21St Legal Age

After Prohibition, almost all states exceeded the Legal Drinking Age (MLDA) of 21. However, between 1970 and 1975, 29 states lowered the MLDA to 18, 19 or 20 years, mainly in response to the change in voting age. Studies conducted at the time showed that traffic accidents among teenagers increased as states reduced their MLDA. In addition, the “blood borders” between states with different MLDAs have attracted public attention after high-profile accidents in which teenagers under the legal drinking age traveled to a neighboring state with a lower MLDA, drank legally, and crashed on their way home. Stakeholders called on States to increase their MLDA to 21. Some did so in the late 1970s and early 1980s, but others did not. To promote a national age of alcohol consumption, Congress enacted the National MLDA. A review conducted by the U.S. General Accounting Office in 1988 found that increasing the age of alcohol consumption reduced alcohol in adolescents, driving after drinking, and alcohol-related traffic accidents in adolescents. The repeal of the ban by the 21st Amendment on December 5, 1933, allowed each state to establish its own laws on alcohol consumption.
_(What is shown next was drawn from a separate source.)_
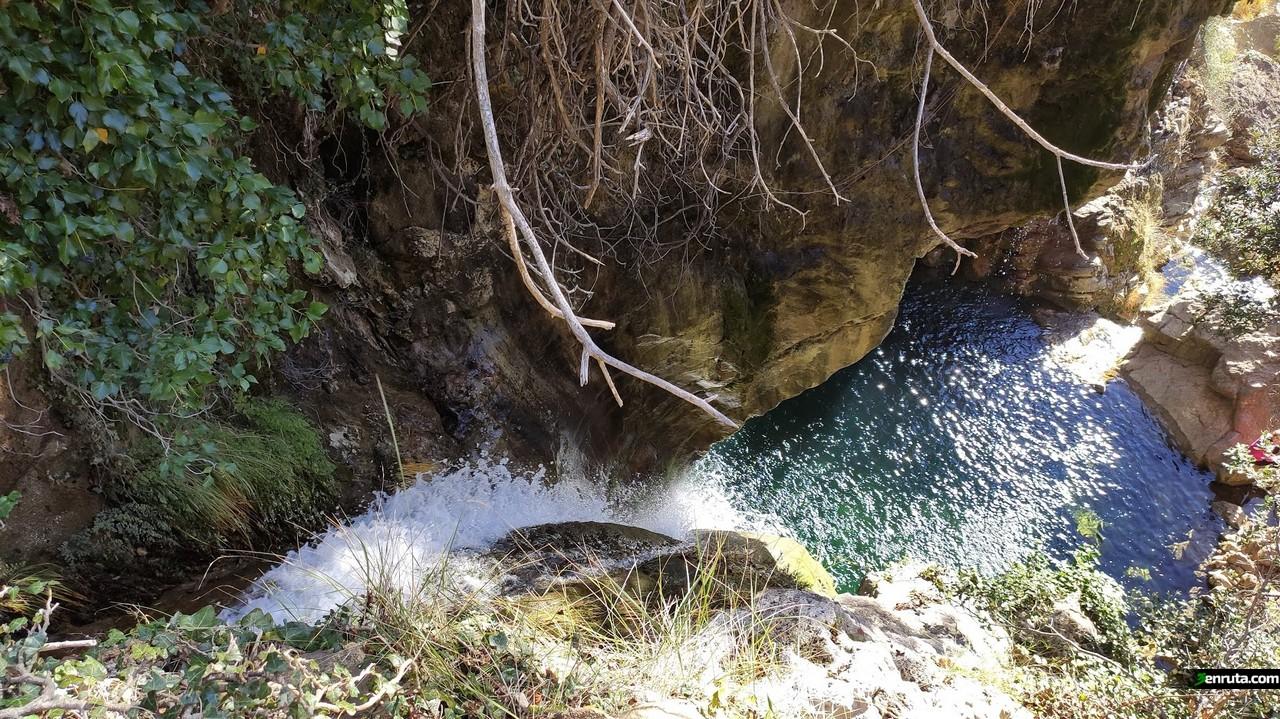 Cascada del Río Carbó desde arriba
At the time, most states set the legal drinking age (MLDA) for alcohol at 21. The Minimum Legal Drinking Age (MLDA) laws set the minimum legal age at which a person can purchase alcoholic beverages. The MLDA in the United States is 21 years old. However, prior to the passage of the National Minimum Drinking Age Act of 1984, the legal age at which alcohol could be purchased varied from state to state.1 The United States has one of the highest legal drinking ages in the world. Believe it or not, Franklin Roosevelt helped bring about change in a rather heavy way. FDR approved lowering the minimum age for conscription from 21 to 18 during World War II. As Vietnam-era conscription unfolded, people were naturally a little upset by the fact that 18-year-old men were mature enough to fight, but not old enough to vote. In 1971, for example, states ratified the 26th Amendment, which lowered the voting age to 18. Lawmakers have begun to apply the same logic to alcohol consumption.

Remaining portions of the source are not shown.